Clark hit Europe at an opportune moment.  The 1960s was a decade in which the dominant genre trends were peplum, westerns, and spy films, peplum carrying over from the initial success of Steve Reeves' HERCULES, westerns thanks to Clint Eastwood and Sergio Leone, and spy films due to James Bond.  Clark had the looks and physique to appear in any of these genres and did.  After a few peplum films he appeared as the French spy Coplan in FX 18 before toplining a trio of Dick Malloy spy films.  

MISSION BLOODY MARY (August, 1965)

This one owes a lot to THUNDERBALL.  A pilot is killed so a substitute can take his place.  Purpose?  To crash a plane in the ocean containing the military's newest weapon, the Bloody Mary, a particularly nasty bomb wanted by the international crime group The Black Lily.  Phillippe Hersent, who plays the M equivalent Heston (as in Charlton?), interrupts Malloy's lovemaking to send him on what becomes, in the Bond tradition, a globetrotting mission to recover the Bloody Mary.

DATASET EXCERPTS.
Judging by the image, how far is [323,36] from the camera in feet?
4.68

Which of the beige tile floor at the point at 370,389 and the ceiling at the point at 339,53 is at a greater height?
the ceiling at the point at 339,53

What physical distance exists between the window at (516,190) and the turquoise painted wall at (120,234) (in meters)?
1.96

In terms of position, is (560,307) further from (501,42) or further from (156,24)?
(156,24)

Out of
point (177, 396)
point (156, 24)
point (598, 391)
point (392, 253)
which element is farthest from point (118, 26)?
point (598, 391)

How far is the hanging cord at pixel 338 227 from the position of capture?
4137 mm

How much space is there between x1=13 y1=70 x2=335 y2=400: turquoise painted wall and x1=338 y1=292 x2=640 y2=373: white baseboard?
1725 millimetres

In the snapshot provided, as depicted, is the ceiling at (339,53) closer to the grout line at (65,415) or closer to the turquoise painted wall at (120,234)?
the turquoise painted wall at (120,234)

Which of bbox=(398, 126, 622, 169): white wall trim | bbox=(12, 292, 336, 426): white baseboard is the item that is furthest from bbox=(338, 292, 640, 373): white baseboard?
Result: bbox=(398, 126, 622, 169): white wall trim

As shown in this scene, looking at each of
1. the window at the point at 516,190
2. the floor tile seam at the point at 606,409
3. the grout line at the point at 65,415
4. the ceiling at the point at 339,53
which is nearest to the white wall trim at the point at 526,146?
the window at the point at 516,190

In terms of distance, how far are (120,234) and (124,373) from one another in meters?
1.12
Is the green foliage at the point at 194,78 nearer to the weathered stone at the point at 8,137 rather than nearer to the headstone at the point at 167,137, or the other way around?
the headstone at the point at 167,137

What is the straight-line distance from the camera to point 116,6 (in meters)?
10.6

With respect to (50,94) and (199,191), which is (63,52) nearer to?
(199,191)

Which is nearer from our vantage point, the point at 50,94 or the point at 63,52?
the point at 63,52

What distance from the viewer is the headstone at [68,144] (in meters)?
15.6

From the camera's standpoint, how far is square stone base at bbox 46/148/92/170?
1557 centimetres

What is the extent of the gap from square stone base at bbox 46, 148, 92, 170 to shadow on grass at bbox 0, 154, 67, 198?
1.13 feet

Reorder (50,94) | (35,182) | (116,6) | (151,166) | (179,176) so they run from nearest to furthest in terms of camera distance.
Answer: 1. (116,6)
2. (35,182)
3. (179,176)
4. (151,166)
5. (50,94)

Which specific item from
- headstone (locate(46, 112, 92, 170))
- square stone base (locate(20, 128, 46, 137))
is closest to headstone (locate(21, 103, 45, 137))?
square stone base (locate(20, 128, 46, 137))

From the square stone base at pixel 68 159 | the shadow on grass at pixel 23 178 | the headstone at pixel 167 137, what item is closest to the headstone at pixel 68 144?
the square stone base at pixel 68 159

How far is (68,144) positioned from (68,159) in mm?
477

INSTRUCTION.
According to the excerpt on Clark's spy films, which international crime group wants the Bloody Mary?

RESPONSE.
The Black Lily.